Drugs also can compromise the initiation of sleep. When obtaining a history, the physician should inquire specifically about possible precipitants of drug-induced insomnia. In addition to steroids and dopaminergic agents, xanthine derivatives (e.g., caffeine and theophylline) may cause sleep disruption. A frequently overlooked class of agents is the beta-adrenergic agonists, such as terbutaline and phenylethylamine derivatives (used as stimulants, appetite suppressants, and decongestants). If such medications are taken late in the day, and in increasing amounts because of the development of tolerance, they easily can cause sleep-onset delay as well as sleep fragmentation and “lightening” of sleep. Such inadequate sleep provokes daytime symptoms such as sleepiness, which is responsible for a further increase of ingestion of the drug to promote alertness.
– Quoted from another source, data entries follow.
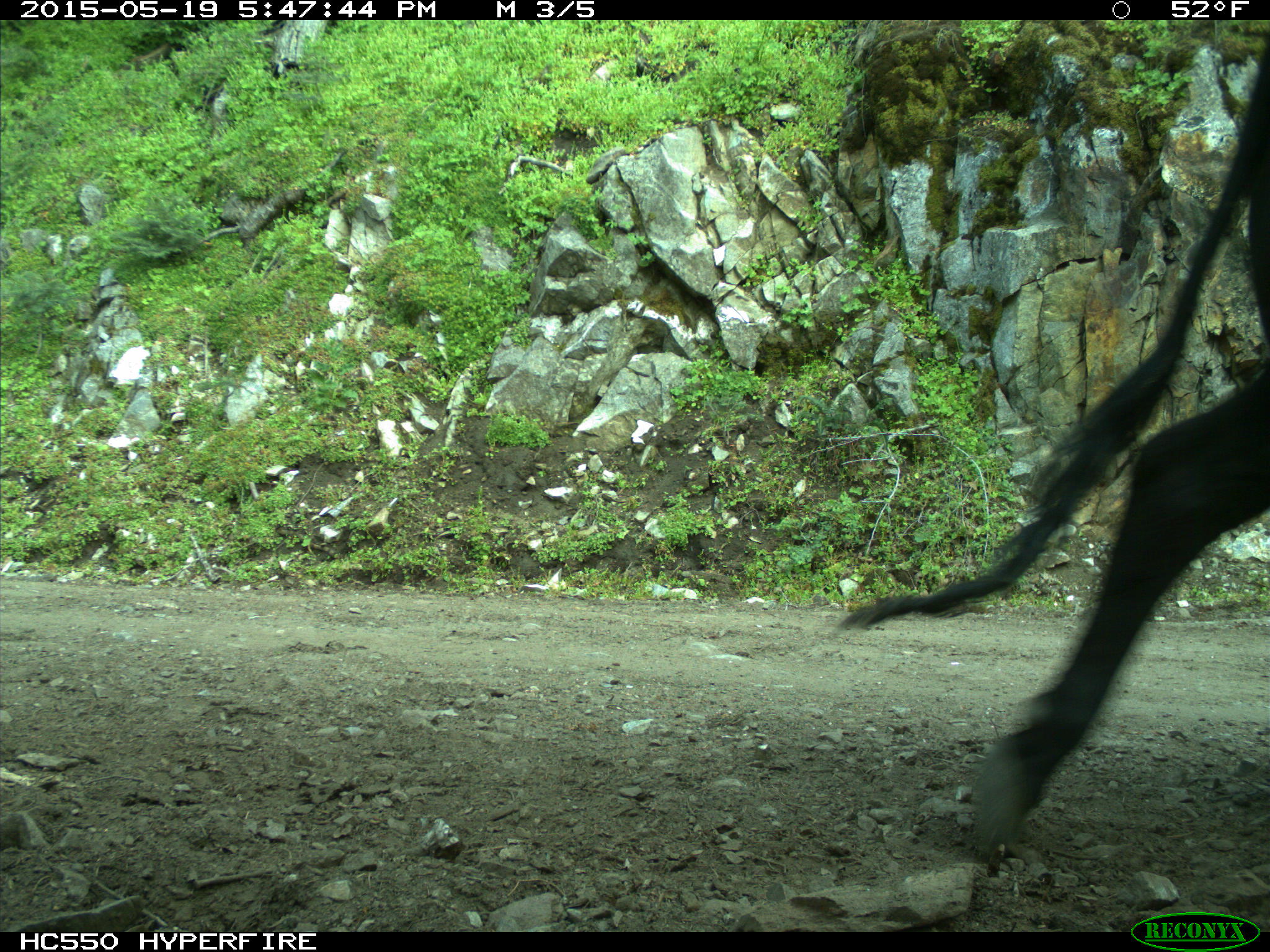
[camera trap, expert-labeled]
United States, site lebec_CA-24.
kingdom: Animalia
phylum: Chordata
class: Mammalia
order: Artiodactyla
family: Bovidae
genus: Bos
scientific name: Bos taurus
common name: domestic cow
Bos taurus (domestic cow).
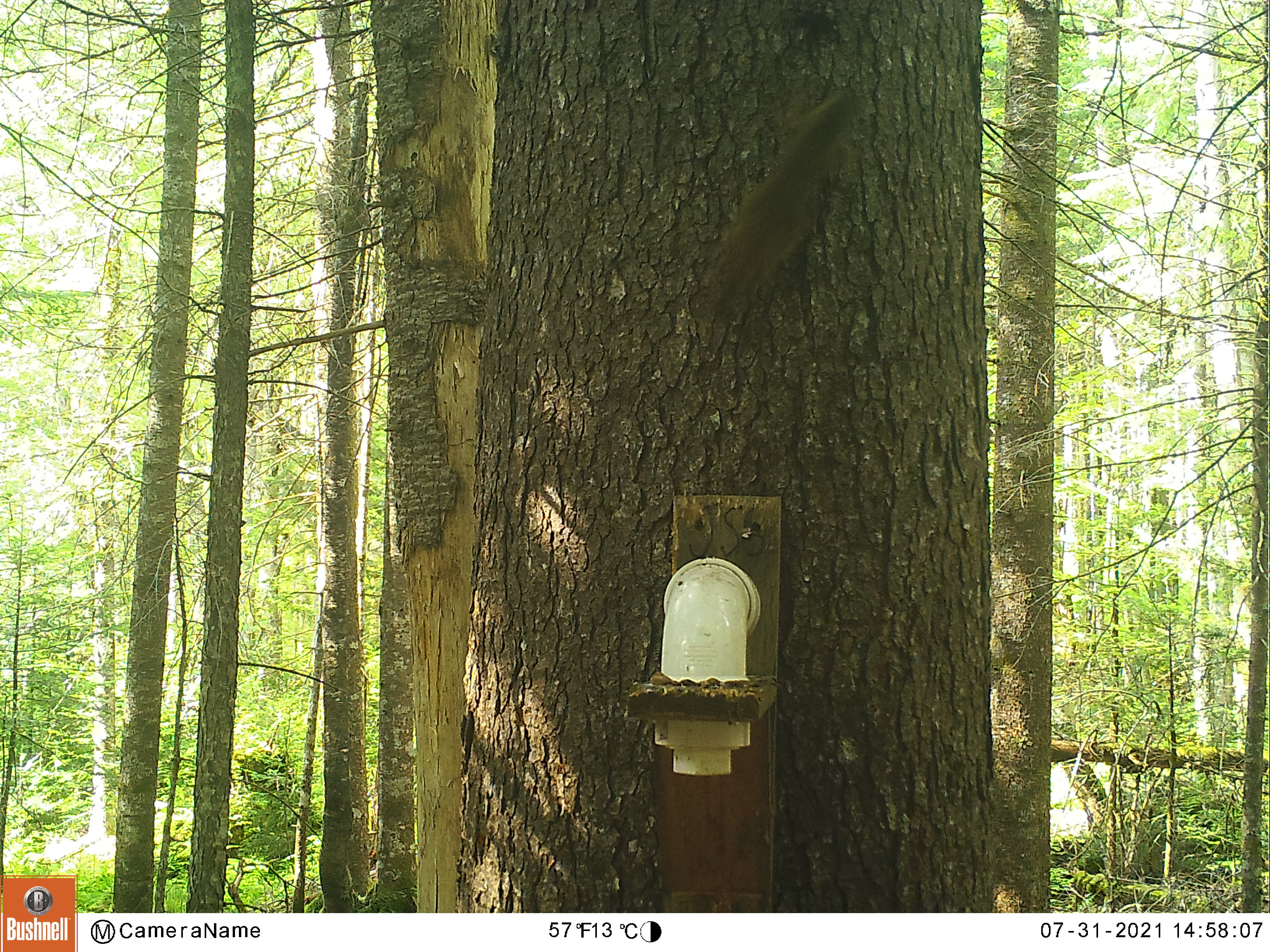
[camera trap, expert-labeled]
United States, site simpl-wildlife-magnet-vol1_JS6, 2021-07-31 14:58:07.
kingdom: Animalia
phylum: Chordata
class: Mammalia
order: Rodentia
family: Sciuridae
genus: Tamiasciurus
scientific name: Tamiasciurus hudsonicus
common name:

Similar delay in sleep onset may result from misalignment between the natural body’s circadian rhythm and work schedule (shift work disorder). Other conditions that may induce similar clinical presentation of troubles falling asleep and/or sleepiness include jet lag disorder, and irregular circadian rhythm sleep disorders, related to either lack of sleep hygiene. Infrequent free-running circadian sleep rhythm disorder is most frequently seen in blind persons; lack of entrainment of the circadian rhythm results in non-24-hour rhythm.
Treatment
The treatment of chronic insomnia is a significant challenge. It is highly individualized, and no uniform approach can be recommended. The physician should first identify any underlying conditions, which may include psychiatric disorders such as depression, alcohol or substance abuse, chronic medical disorders, sleep apnea, aging, and alteration in the circadian rhythm. Treatment then should be based on concurrent problems, age, and hepatic and renal function. The mainstay of treatment is the exploration and correction of maladaptive nighttime behaviors. This behavioral therapy, typically involving a series of meetings with the managing physician or therapist can be supplemented with carefully chosen, typically short-term, pharmacological therapy. Specific interventions that are typically used in this setting are discussed below.
▪ SPECIAL CLINICAL POINT: In treating sleep-onset delay, pharmacologic treatment should be used judiciously and should be combined with nonpharmacologic treatments.
Counseling plays an important role in the therapy of sleep disorders. If the physician spends time talking with these patients, he or she may find that they actually are attempting to discuss problems that they find difficult to raise, such as impotence, marital discord, or alcoholism in a family member. The complaint may be resolved if attention is given to these problems, regardless of whether sleep behavior actually is altered.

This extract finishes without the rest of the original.